Nevertheless, despite this difficult-to-swallow skirmish, Chopra and his leading man lend Jab Tak Hai Jaan an indelible charm. It’s that charm, coupled with the filmmaker’s trademark freshness, passion, and tenderness, that still keeps you invested in these characters and their star-crossed romance.

Samar, a struggling émigré in London, makes his living by washing cars, waiting in eateries, and singing Punjabi folk songs on the street. Cupid strikes, when he meets Meera, the daughter of a rich NRI businessman, but their romance is thwarted when she makes that fateful promise to Jesus.

Samar, fatigued, returns back to India and joins the Army. In ten years, he matures into a bomb disposal expert who has successfully defused 98 explosives, and is nicknamed “the man who cannot die”. Intrigued by his story, aspiring documentary filmmaker Akira (Anushka Sharma) attaches herself to his unit and travels with them to shoot Samar at work. Predictably, the feisty Akira is drawn to Samar’s ominous intensity, and pretty soon finds herself hopelessly in love.

Jab Tak Hai Jaan, receives a modern treatment. It’s a bit of a stretch to take in typical tropes like an accident that happens not once, but twice to the same character, a spot of amnesia, and that tired routine of having long, loud exchanges with God. The other quibble you’re bound to have with Jab Tak Hai Jaan is the indulgent, leisurely storytelling that drags its feet in the second half.

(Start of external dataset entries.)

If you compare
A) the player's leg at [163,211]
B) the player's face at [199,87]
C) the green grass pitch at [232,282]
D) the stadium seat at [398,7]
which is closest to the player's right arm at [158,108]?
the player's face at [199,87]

But nevertheless, the truth is that whether you agree with, or aren’t a fan of Chopra’s brand of love stories, he conveys them with complete conviction. The two female protagonists in this tale are deliberately different – Meera is the classic, Yash Chopra heroine (albeit a modern one who smokes and curses), while he introduces a new kind through Akira, described best in her own words: “I belong to the instant make out, instant break-up generation.” Katrina Kaif looks ethereally beautiful, but her emotions are limited under the shadow of a shaky, unrealistic character. Anuskha brings a spark to the film and has dialogues that stand out with her punchy, spirited take on them. But Jab Tak Hai Jaan rests with Shah Rukh Khan, and we see a subtly magnetic performance that is both charismatic and intense. The actor looks vibrant and so much younger, delivering a terrific turn as Samar, hopelessly devoted to his love.

I’m going with four out of five for the late Yash Chopra’s Jab Tak Hai Jaan. Despite its many script problems, it’s a consistently watchable film that oozes with feeling and real emotion. A fitting swan song.